Friday, October 23, 2020

EYE CHECK

Fear not, my glasses don't have the moustache...
There's nothing like going to the eye doctor for “seeing” life in a new way. Yep, I made my way-overdue pilgrimage to the great hall of sized alphabet lists and seats with all sorts of switcheroo gadgets that make you feel like your eyes are specimens brought home from a space mission to Neptune.
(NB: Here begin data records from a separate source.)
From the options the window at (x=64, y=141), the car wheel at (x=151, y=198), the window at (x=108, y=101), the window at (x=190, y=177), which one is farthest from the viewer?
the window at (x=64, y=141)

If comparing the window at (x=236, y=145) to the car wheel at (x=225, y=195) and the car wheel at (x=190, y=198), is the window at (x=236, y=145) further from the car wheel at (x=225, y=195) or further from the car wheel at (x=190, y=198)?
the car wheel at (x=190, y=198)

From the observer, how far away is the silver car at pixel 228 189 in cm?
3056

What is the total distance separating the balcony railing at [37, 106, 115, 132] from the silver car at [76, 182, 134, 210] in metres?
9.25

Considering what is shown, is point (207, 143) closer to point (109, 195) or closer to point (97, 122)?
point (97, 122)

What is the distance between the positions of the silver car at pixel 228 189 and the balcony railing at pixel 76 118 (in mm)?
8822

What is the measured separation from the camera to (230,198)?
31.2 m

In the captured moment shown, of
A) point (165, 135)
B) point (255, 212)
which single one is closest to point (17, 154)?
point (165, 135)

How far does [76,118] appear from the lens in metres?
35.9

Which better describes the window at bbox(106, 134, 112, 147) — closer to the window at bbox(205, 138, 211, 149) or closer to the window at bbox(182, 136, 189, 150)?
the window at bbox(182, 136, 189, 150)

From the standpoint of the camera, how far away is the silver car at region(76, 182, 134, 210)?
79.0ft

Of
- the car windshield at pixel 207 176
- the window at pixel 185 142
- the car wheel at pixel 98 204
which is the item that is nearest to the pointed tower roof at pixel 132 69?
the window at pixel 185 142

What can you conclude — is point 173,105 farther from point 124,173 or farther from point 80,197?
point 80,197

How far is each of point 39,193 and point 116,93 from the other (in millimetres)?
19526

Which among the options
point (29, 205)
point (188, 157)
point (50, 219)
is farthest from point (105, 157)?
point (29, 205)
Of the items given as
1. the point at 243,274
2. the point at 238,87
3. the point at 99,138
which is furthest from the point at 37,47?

Wait!  This was a Covid-19-era appointment. My original appointment was canceled twice, including the original Covid scare six months ago.  Finally, at the first door of the clinic, I was met by the first masked interrogator. After passing the key questions except for the one on “shortness of breath” (asthma always makes me flunk that one) “Scotty” (my private nickname for him with his sci-fi thermometer) aimed at me with the magic thermometer and permitted me to enter the second set of doors. At the next desk, I gave all my vital information, then was told to return to door #1 as they wanted patients in this waiting room only 10 minutes ahead of time. Back to “Scotty,” a friendly guy probably in his fifties. Chatting with him during my five-minute “banishment,” I learned he came down with Covid two months earlier. He endured two weeks of utter misery, another two weeks of less misery, and was still feeling punk. I thought how surviving that misery especially qualified him for door duty.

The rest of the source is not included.